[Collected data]
○ ○ ○
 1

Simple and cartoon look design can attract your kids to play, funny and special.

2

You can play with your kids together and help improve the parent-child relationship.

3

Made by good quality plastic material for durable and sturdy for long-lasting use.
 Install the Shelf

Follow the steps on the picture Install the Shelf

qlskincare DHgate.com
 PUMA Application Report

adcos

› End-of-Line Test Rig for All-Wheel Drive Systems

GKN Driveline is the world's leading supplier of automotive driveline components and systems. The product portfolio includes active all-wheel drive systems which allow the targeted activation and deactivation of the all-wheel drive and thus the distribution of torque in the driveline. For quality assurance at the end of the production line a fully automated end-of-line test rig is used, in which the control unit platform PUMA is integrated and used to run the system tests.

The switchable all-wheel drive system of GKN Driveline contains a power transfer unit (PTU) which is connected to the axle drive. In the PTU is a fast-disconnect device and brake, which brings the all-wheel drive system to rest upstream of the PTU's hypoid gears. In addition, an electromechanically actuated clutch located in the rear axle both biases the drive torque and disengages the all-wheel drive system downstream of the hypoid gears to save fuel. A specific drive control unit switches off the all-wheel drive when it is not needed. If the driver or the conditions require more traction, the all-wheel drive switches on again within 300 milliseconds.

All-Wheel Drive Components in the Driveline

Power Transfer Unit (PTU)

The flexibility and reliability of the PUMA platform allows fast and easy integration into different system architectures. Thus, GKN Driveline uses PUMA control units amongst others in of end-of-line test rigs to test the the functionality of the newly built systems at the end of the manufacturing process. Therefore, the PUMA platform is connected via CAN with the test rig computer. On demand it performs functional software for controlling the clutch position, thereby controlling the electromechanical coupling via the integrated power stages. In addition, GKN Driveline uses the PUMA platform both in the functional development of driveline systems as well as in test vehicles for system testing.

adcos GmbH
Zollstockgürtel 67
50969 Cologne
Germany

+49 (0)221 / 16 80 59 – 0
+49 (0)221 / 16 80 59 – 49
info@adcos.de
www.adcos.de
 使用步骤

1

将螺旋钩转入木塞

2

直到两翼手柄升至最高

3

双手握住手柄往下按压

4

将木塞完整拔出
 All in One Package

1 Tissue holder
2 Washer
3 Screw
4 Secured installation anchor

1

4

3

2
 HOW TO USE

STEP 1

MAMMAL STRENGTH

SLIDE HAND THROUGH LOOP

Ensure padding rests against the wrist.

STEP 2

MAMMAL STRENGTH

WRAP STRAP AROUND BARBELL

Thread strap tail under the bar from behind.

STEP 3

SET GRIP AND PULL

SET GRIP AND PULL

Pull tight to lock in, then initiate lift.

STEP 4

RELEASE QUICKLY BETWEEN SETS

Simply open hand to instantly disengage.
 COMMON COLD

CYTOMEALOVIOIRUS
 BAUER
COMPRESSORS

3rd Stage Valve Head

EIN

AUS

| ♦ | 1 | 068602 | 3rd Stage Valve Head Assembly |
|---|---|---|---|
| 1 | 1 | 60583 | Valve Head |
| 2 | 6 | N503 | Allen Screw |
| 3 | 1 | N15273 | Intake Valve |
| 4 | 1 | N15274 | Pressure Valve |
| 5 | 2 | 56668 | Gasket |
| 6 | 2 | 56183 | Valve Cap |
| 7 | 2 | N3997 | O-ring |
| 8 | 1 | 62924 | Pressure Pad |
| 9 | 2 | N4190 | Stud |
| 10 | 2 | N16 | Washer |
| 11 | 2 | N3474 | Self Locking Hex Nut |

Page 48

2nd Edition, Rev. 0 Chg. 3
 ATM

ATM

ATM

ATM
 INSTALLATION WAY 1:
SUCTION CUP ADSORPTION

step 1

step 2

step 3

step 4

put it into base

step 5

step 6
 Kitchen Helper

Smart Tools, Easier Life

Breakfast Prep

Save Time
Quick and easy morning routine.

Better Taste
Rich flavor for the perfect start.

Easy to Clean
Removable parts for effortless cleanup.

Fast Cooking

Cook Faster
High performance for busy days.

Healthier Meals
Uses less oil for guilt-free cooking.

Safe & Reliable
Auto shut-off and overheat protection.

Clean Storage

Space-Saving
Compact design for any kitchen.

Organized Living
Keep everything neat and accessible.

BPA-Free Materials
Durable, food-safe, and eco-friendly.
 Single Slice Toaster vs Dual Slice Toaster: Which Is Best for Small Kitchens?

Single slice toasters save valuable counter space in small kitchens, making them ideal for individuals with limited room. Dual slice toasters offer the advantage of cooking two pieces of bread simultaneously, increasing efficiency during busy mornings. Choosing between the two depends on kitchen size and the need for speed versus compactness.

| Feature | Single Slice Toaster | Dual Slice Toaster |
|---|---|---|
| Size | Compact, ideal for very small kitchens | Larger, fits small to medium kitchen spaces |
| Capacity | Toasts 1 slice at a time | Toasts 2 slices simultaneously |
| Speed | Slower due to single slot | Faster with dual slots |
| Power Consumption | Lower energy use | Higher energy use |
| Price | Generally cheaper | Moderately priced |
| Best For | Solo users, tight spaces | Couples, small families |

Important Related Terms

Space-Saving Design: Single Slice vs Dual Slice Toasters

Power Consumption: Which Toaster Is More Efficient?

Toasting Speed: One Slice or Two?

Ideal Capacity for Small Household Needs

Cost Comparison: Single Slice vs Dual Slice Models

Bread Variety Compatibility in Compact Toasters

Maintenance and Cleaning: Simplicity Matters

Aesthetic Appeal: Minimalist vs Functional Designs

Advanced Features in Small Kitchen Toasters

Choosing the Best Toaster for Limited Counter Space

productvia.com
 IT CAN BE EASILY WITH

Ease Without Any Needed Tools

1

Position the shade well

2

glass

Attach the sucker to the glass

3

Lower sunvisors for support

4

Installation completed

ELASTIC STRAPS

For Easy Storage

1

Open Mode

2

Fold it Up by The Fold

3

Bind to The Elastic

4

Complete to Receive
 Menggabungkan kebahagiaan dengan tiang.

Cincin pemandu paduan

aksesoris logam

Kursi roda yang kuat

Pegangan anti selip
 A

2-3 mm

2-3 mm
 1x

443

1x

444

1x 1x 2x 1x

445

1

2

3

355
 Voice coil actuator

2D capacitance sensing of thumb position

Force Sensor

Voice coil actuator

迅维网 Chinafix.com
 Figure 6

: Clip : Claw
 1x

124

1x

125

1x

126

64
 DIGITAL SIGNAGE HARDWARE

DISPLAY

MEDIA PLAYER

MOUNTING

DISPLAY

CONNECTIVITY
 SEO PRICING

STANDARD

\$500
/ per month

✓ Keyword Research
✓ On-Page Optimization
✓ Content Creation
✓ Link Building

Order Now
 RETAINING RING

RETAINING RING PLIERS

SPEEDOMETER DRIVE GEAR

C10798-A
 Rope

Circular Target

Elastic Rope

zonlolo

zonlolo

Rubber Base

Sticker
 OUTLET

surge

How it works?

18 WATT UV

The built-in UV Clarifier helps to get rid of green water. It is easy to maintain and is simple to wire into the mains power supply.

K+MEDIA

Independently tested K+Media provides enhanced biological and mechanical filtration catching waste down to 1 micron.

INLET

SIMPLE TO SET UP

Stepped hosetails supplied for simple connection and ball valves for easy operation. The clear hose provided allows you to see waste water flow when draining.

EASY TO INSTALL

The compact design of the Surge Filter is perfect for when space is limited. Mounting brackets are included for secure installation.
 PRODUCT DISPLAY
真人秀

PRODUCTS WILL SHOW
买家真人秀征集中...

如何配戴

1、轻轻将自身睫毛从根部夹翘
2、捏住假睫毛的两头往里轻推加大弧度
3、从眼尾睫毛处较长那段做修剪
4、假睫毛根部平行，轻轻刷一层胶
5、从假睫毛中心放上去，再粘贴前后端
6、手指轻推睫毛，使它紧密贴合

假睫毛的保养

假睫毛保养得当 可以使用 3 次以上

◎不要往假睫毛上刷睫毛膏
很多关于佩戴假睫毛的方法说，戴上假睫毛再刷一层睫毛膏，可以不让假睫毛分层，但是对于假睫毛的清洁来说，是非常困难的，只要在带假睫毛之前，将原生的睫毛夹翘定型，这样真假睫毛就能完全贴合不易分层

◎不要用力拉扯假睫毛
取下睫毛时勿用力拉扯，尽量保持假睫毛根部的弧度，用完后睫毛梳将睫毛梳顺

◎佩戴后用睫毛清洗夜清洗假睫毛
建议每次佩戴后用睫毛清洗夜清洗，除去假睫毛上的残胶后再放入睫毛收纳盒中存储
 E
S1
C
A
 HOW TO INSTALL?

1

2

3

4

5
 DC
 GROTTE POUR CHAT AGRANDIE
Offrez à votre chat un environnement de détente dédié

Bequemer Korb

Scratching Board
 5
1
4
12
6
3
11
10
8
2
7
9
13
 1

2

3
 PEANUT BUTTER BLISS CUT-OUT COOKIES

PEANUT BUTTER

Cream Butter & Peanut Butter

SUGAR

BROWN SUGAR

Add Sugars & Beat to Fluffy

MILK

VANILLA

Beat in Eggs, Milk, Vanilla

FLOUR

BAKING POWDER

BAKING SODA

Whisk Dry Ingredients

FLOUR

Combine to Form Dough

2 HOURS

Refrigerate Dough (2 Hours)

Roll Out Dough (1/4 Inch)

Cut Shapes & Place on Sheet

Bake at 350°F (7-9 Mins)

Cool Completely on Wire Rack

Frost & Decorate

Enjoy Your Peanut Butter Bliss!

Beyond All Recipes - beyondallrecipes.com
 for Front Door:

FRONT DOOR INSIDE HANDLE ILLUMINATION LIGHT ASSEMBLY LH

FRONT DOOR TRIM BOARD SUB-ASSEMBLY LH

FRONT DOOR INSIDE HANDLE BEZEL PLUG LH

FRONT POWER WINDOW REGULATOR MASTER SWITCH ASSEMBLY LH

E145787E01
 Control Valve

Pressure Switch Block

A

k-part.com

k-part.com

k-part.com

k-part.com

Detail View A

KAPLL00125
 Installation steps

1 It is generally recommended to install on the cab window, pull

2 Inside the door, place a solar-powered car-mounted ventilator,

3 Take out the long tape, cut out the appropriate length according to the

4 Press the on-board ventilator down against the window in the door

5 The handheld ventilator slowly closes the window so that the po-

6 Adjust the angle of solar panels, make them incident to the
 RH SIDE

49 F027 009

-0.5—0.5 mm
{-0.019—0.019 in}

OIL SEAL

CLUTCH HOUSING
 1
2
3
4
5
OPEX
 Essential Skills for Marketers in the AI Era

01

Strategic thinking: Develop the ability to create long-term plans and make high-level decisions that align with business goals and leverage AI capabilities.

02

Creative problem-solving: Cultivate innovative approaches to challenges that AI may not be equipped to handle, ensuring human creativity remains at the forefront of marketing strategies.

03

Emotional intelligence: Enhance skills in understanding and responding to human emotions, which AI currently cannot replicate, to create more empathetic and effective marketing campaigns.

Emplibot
○ ○ ○
Return every line from the entries that holds the string "RETAINING".

[Written solution]
 RETAINING RING
RETAINING RING PLIERS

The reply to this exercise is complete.